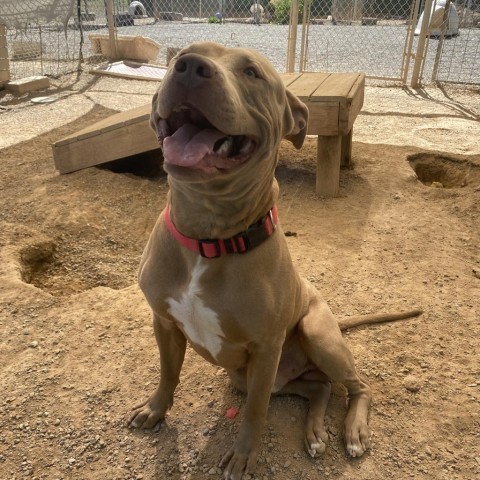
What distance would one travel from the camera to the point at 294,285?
205cm

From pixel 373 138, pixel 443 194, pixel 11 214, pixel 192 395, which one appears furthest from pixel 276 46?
pixel 192 395

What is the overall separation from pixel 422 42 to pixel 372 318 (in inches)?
301

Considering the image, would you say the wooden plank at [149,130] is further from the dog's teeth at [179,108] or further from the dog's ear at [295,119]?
the dog's teeth at [179,108]

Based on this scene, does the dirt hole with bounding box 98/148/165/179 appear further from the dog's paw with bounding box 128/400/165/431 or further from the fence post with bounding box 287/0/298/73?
the fence post with bounding box 287/0/298/73

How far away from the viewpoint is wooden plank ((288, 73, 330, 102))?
4.26 metres

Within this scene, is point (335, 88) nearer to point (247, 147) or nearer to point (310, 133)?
point (310, 133)

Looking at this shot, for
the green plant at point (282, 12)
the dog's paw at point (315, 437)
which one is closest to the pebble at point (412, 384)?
the dog's paw at point (315, 437)

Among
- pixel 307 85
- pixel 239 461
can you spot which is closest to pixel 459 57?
pixel 307 85

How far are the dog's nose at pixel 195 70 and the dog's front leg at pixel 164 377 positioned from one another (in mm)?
1036

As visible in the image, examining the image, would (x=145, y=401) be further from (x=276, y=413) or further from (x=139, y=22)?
(x=139, y=22)

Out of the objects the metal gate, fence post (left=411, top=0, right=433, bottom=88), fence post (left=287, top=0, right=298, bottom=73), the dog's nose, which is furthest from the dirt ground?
the metal gate

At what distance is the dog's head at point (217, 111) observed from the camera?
1.55 meters

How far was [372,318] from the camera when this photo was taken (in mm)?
2916

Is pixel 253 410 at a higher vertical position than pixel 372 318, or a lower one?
higher
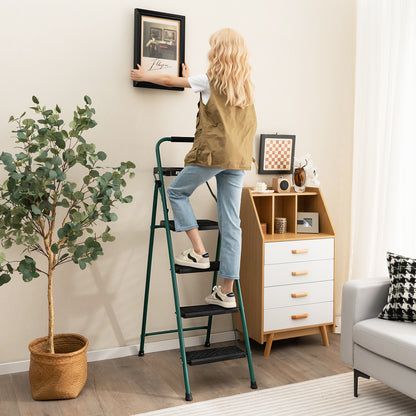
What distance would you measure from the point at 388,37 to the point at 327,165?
3.16 feet

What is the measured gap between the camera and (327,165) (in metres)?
3.70

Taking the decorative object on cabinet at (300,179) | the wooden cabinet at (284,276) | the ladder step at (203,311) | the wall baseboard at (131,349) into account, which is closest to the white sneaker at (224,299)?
the ladder step at (203,311)

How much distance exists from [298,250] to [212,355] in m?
0.90

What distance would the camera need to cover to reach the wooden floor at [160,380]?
244 centimetres

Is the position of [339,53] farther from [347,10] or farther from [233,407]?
[233,407]

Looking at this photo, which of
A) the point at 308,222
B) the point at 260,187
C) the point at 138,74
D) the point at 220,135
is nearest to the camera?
the point at 220,135

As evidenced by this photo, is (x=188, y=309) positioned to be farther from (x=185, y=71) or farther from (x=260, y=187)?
(x=185, y=71)

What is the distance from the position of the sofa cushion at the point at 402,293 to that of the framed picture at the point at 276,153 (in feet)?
3.88

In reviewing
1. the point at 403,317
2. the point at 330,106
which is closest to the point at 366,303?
the point at 403,317

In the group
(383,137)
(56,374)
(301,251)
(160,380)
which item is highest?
(383,137)

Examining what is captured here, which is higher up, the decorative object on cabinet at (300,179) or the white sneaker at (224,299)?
the decorative object on cabinet at (300,179)

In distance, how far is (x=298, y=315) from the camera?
317cm

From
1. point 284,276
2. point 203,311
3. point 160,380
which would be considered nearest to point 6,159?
point 203,311

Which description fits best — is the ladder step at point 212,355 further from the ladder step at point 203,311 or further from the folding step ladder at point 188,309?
the ladder step at point 203,311
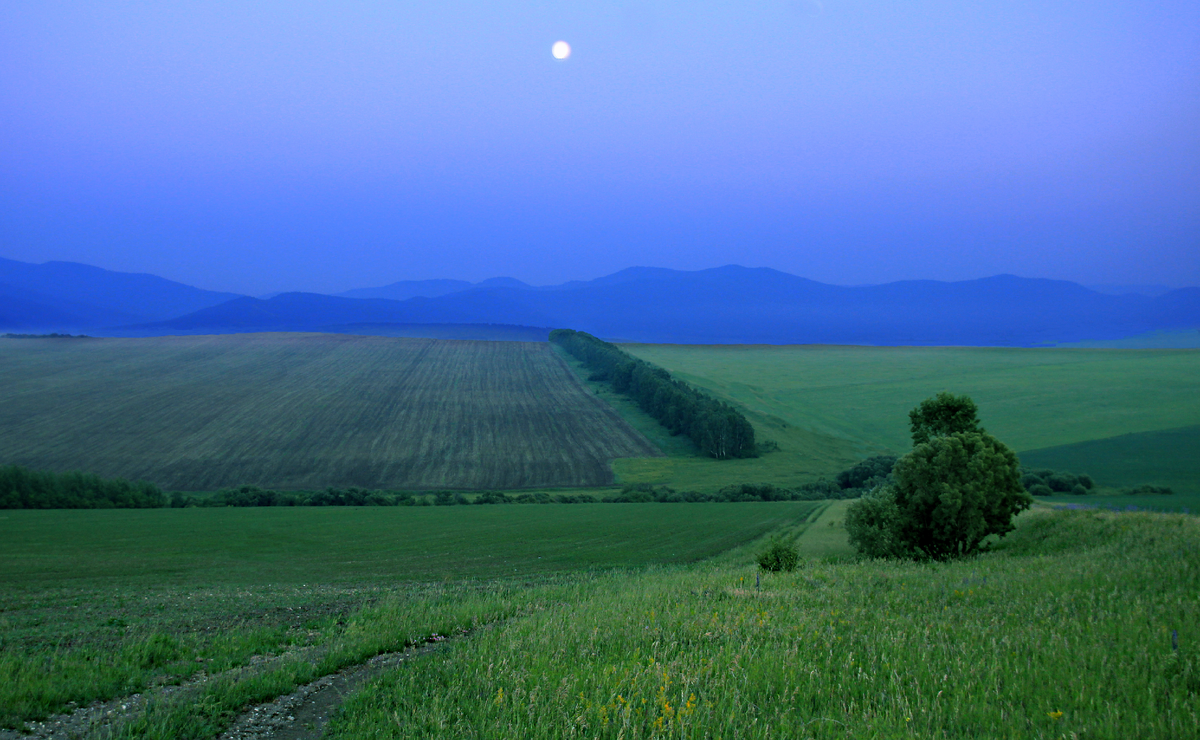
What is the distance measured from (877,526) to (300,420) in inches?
2605

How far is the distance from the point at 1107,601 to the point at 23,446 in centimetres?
8002

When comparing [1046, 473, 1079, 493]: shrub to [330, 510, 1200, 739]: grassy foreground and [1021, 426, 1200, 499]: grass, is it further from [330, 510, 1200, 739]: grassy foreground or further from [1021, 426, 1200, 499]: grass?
[330, 510, 1200, 739]: grassy foreground

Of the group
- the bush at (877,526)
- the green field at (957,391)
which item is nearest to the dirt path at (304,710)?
the bush at (877,526)

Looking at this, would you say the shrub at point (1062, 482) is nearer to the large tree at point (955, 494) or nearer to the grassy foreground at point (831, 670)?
the large tree at point (955, 494)

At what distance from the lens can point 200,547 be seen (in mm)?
33844

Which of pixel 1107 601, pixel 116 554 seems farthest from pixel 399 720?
pixel 116 554

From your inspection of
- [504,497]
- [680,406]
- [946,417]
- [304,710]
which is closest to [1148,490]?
[946,417]

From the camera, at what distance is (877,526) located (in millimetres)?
25969

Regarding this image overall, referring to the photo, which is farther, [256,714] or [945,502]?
[945,502]

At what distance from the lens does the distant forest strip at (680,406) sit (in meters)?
73.4

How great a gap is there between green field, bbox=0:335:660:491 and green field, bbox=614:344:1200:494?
10.2m

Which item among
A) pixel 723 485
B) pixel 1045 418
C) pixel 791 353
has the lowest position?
pixel 723 485

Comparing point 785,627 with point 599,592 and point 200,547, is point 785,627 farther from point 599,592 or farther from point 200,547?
point 200,547

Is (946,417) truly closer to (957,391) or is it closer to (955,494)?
(955,494)
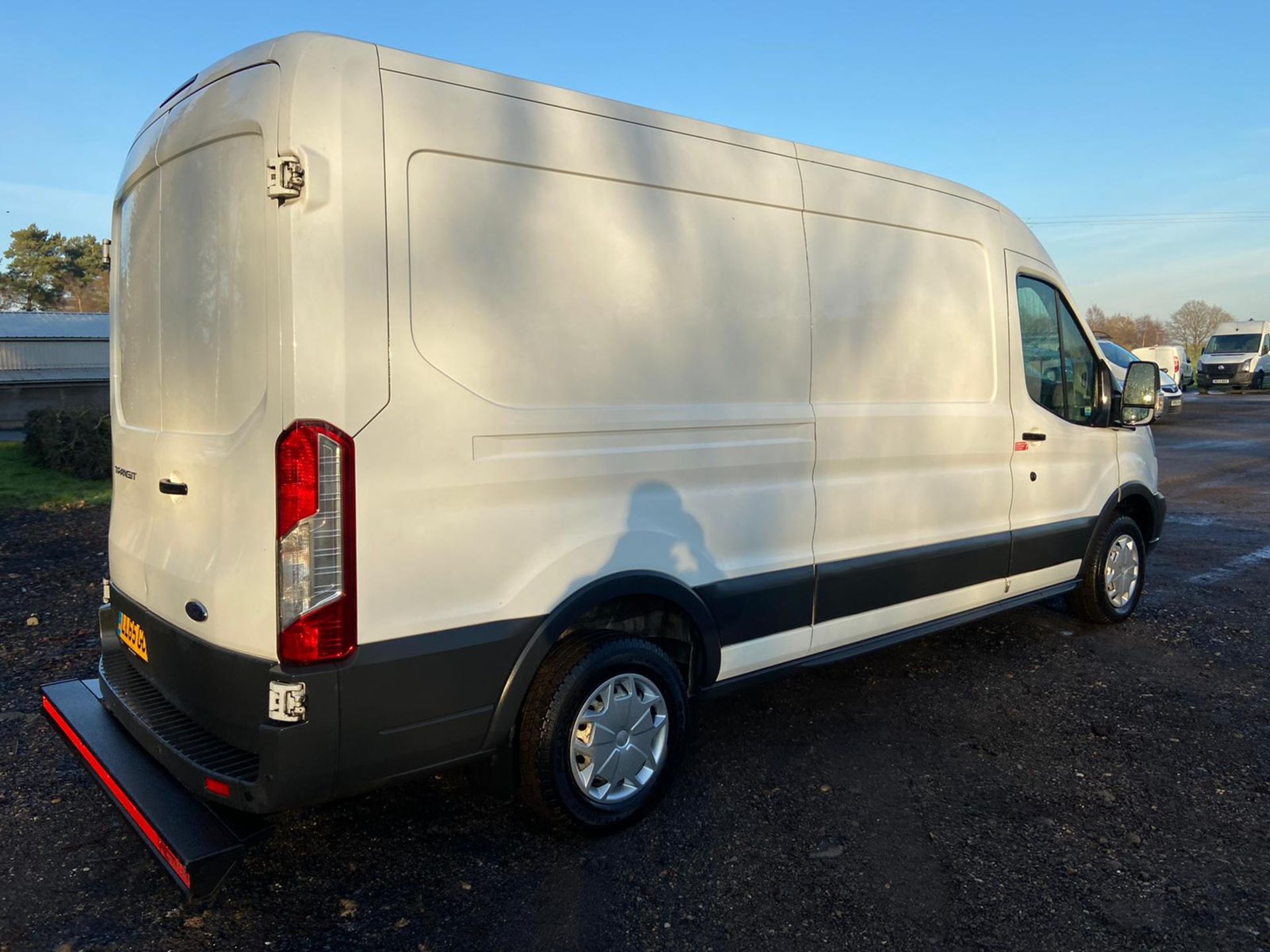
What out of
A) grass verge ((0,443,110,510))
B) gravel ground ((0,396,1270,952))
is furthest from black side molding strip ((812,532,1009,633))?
grass verge ((0,443,110,510))

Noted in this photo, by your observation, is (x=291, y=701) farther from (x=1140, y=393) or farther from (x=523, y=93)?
(x=1140, y=393)

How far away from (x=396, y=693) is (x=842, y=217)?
2667mm

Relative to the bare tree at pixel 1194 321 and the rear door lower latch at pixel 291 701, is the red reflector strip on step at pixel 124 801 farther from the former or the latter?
the bare tree at pixel 1194 321

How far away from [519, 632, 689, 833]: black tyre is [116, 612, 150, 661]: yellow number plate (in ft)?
4.45

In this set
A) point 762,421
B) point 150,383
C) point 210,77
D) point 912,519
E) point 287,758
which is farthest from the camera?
point 912,519

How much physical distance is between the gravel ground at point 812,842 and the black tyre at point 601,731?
16cm

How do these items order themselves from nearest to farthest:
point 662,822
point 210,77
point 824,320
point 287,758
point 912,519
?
point 287,758 → point 210,77 → point 662,822 → point 824,320 → point 912,519

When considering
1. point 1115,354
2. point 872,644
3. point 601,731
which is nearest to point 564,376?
point 601,731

_____

• [INSTRUÇÃO] Troque "dirt hole" por "muddy hole" em todos os itens acima e reproduza-os sem nenhuma outra alteração. Não inclua as imagens na resposta.

• [RESPOSTA COMPLETA]
What distance would one travel from the camera to the point at 294,285?
205cm

From pixel 373 138, pixel 443 194, pixel 11 214, pixel 192 395, which one appears furthest from pixel 276 46?
pixel 192 395

What is the overall separation from pixel 422 42 to pixel 372 318 (in inches)?
301

Considering the image, would you say the wooden plank at [149,130] is further from the dog's teeth at [179,108] or further from the dog's ear at [295,119]?
the dog's teeth at [179,108]

Based on this scene, does the muddy hole with bounding box 98/148/165/179 appear further from the dog's paw with bounding box 128/400/165/431 or further from the fence post with bounding box 287/0/298/73?
the fence post with bounding box 287/0/298/73

How far away from the viewpoint is wooden plank ((288, 73, 330, 102))?
4.26 metres

Within this scene, is point (335, 88) nearer to point (247, 147) or nearer to point (310, 133)?
point (310, 133)

Looking at this shot, for
the green plant at point (282, 12)
the dog's paw at point (315, 437)
which one is closest to the pebble at point (412, 384)?
the dog's paw at point (315, 437)

Among
- pixel 307 85
- pixel 239 461
can you spot which is closest to pixel 459 57?
pixel 307 85

How far are the dog's nose at pixel 195 70 and the dog's front leg at pixel 164 377 positioned from one another (in mm)?
1036

As visible in the image, examining the image, would (x=145, y=401) be further from (x=276, y=413) or further from (x=139, y=22)?
(x=139, y=22)

Out of the objects the metal gate, fence post (left=411, top=0, right=433, bottom=88), fence post (left=287, top=0, right=298, bottom=73), the dog's nose, which is furthest from the dirt ground?
the metal gate

At what distance is the dog's head at point (217, 111) observed from the camera?
1.55 meters

How far was [372,318] from the camera when this photo was taken (in mm)?
2916

Is pixel 253 410 at a higher vertical position than pixel 372 318, or a lower one?
higher
What distance would you measure from the point at 388,37 to the point at 327,165?
3.16 feet

What is the measured gap between the camera and (327,165) (in metres)?
3.70

Taking the decorative object on cabinet at (300,179) | the wooden cabinet at (284,276) | the ladder step at (203,311) | the wall baseboard at (131,349) into account, which is closest to the white sneaker at (224,299)?
the ladder step at (203,311)

How much distance exists from [298,250] to [212,355] in m?
0.90

What distance would the camera need to cover to reach the wooden floor at [160,380]?
244 centimetres

Is the position of [339,53] farther from [347,10] or farther from [233,407]?
[233,407]

Looking at this photo, which of
A) the point at 308,222
B) the point at 260,187
C) the point at 138,74
D) the point at 220,135
is nearest to the camera?
the point at 220,135

As evidenced by this photo, is (x=188, y=309) positioned to be farther from (x=185, y=71) or farther from (x=260, y=187)?
(x=185, y=71)

What is the distance from the position of the sofa cushion at the point at 402,293 to that of the framed picture at the point at 276,153 (in feet)?
3.88

In reviewing
1. the point at 403,317
2. the point at 330,106
which is closest to the point at 366,303?
the point at 403,317

In the group
(383,137)
(56,374)
(301,251)
(160,380)
which item is highest?
(383,137)

Examining what is captured here, which is higher up, the decorative object on cabinet at (300,179) or the white sneaker at (224,299)?
the decorative object on cabinet at (300,179)

In distance, how far is (x=298, y=315) from the camera?
317cm

From
1. point 284,276
2. point 203,311
3. point 160,380
which would be considered nearest to point 6,159?
point 203,311

Which description fits best — is the ladder step at point 212,355 further from the ladder step at point 203,311 or further from the folding step ladder at point 188,309?
the ladder step at point 203,311
What is the distance measured from (877,526) to (300,420) in inches?
2605

How far is the distance from the point at 1107,601 to the point at 23,446 in centimetres?
8002

When comparing [1046, 473, 1079, 493]: shrub to [330, 510, 1200, 739]: grassy foreground and [1021, 426, 1200, 499]: grass, is it further from [330, 510, 1200, 739]: grassy foreground or further from [1021, 426, 1200, 499]: grass?
[330, 510, 1200, 739]: grassy foreground

Of the group
- the bush at (877,526)
- the green field at (957,391)
which item is nearest to the dirt path at (304,710)?
the bush at (877,526)

Looking at this, would you say the shrub at point (1062, 482) is nearer to the large tree at point (955, 494) or nearer to the grassy foreground at point (831, 670)?
the large tree at point (955, 494)

At what distance from the lens can point 200,547 be seen (in mm)?
33844

Which of pixel 1107 601, pixel 116 554 seems farthest from pixel 399 720?
pixel 116 554

From your inspection of
- [504,497]
- [680,406]
- [946,417]
- [304,710]
which is closest to [1148,490]?
[946,417]

From the camera, at what distance is (877,526) located (in millimetres)?
25969

Regarding this image overall, referring to the photo, which is farther, [256,714] or [945,502]?
[945,502]

At what distance from the lens does the distant forest strip at (680,406) sit (in meters)?
73.4

How great a gap is there between green field, bbox=0:335:660:491 and green field, bbox=614:344:1200:494?
10.2m

Which item among
A) pixel 723 485
B) pixel 1045 418
C) pixel 791 353
has the lowest position?
pixel 723 485

Comparing point 785,627 with point 599,592 and point 200,547, is point 785,627 farther from point 599,592 or farther from point 200,547?
point 200,547

Is (946,417) truly closer to (957,391) or is it closer to (955,494)?
(955,494)
What out of
A) grass verge ((0,443,110,510))
B) gravel ground ((0,396,1270,952))
is furthest from black side molding strip ((812,532,1009,633))?
grass verge ((0,443,110,510))

Noted in this photo, by your observation, is (x=291, y=701) farther from (x=1140, y=393) or farther from (x=523, y=93)?
(x=1140, y=393)

How far away from (x=396, y=693) is (x=842, y=217)?
2667mm

Relative to the bare tree at pixel 1194 321 and the rear door lower latch at pixel 291 701, is the red reflector strip on step at pixel 124 801 farther from the former or the latter?
the bare tree at pixel 1194 321

How far away from [519, 632, 689, 833]: black tyre is [116, 612, 150, 661]: yellow number plate (in ft)?
4.45

In this set
A) point 762,421
B) point 150,383
C) point 210,77
D) point 912,519
E) point 287,758
which is farthest from the camera?
point 912,519

How much physical distance is between the gravel ground at point 812,842 and the black tyre at point 601,731?
16cm

How do these items order themselves from nearest to farthest:
point 662,822
point 210,77
point 824,320
point 287,758
point 912,519
?
point 287,758 → point 210,77 → point 662,822 → point 824,320 → point 912,519

When considering
1. point 1115,354
2. point 872,644
3. point 601,731
which is nearest to point 564,376?
point 601,731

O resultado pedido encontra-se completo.